The UK government has pledged £210 million towards the development of small modular reactors (SMRs) through the Low-Cost Nuclear challenge at UK Research and Innovation. This money will be provided to Rolls-Royce SMR and will be matched by £250 million of private investment.
The investment by the government and private firms aims to strengthen energy security in Britain and reduce the country’s dependency on volatile fossil fuels. The money will be used to take forward Phase 2 of the Low-Cost Nuclear project. This involves further developing the design of small modular reactors and taking this design through the regulatory process. Following this, a decision will be made on whether the reactors can be deployed in the UK.
Why is the government investing in nuclear power?
It’s currently thought SMRs provide several advantages over traditional power plants. Firstly, because they’re much smaller in size, SMRs are much less expensive to build. Secondly, the modular nature of the components means that parts can be produced in factories and shipped to site by road. This reduces both construction time and cost in comparison with a traditional power plant.
However, this doesn’t mean that SMRs won’t be effective. Rolls-Royce SMR estimates that each small modular reactor produced could power up to 1 million homes. That’s the equivalent of a city the size of Leeds.
The move is part of a wider commitment to nuclear power. On top of the SMR investment, the UK government will spend up to £1.7 billion in order to bring at least one large-scale nuclear project to a final investment decision. In addition, it has committed £120 million to the Future Nuclear Enabling Fund, which will provide targeted support towards further nuclear projects as part of the Net Zero Strategy.
Speaking about funding for SMRs, Business and Energy Secretary Kwasi Kwarteng said “This is a once in a lifetime opportunity for the UK to deploy more low carbon energy than ever before and ensure greater energy independence.
“Small modular reactors offer exciting opportunities to cut costs and build more quickly, ensuring we can bring clean electricity to people’s homes and cut our already-dwindling use of volatile fossil fuels even further.
“By harnessing British engineering and ingenuity, we can double down on our plan to deploy more home-grown, affordable clean energy in this country.”
How will this impact consumers?
Sadly, although the shift away from fossil fuels towards cleaner energy is welcome, it is part of a longer-term strategy and will not provide customers with immediate relief from rising energy bills.

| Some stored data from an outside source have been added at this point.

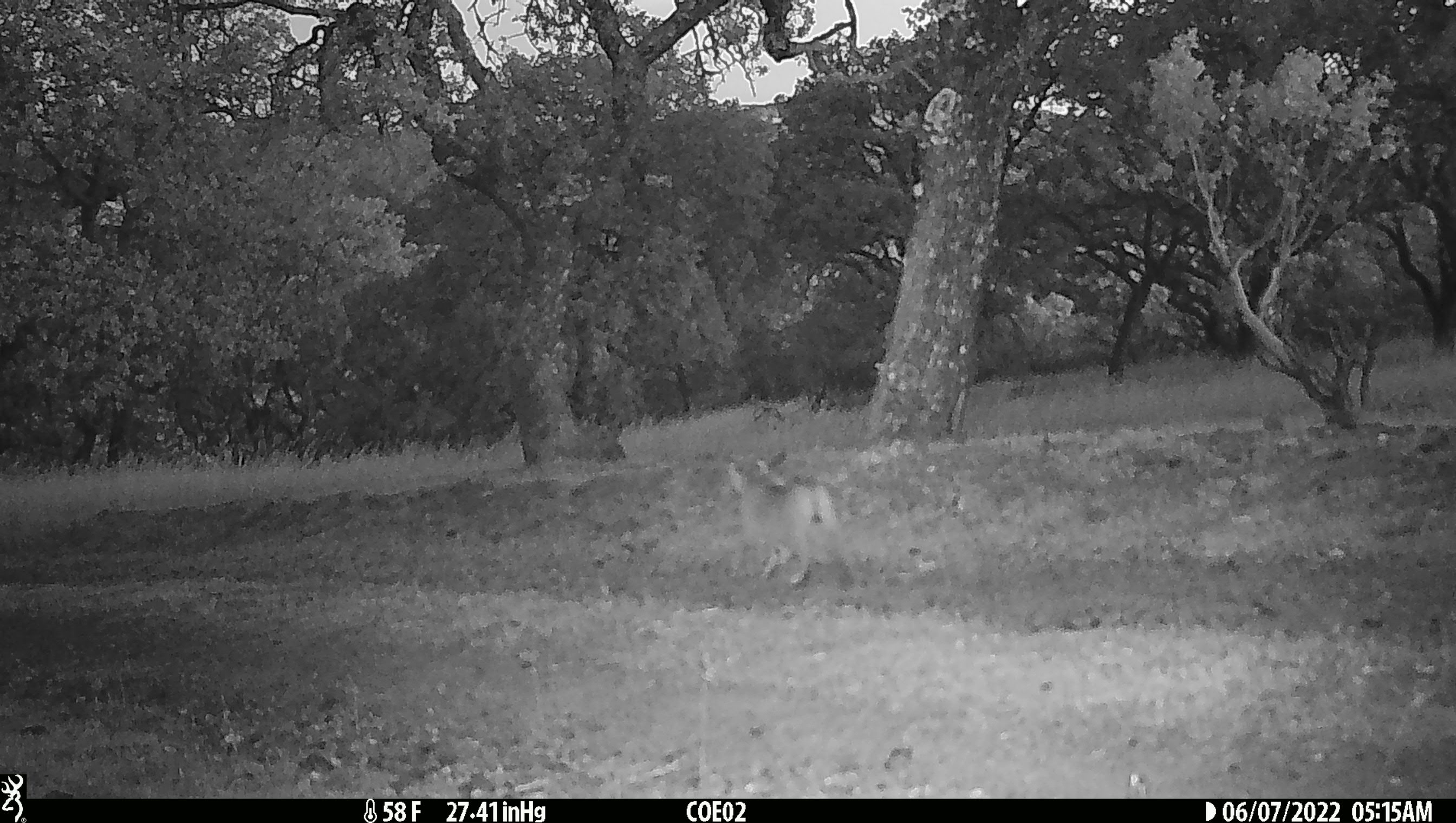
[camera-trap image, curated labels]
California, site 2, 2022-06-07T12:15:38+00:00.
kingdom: Animalia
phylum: Chordata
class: Mammalia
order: Carnivora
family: Felidae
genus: Lynx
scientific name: Lynx rufus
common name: bobcat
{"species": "bobcat (Lynx rufus)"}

At present, you cannot use an energy comparison service to switch tariffs. That’s because even the best energy deals available from the UK’s best energy suppliers cannot beat the current price cap.
However, should the SMRs join the UK’s energy system, then they could ultimately not only lessen the UK’s reliance on fossil fuels, but they could also help lower energy bills in the country. This is because the country’s energy network will become less reliant on imported gas. As an added bonus, they will also improve the UK’s fuel mix, making it greener, cleaner and more affordable in the process.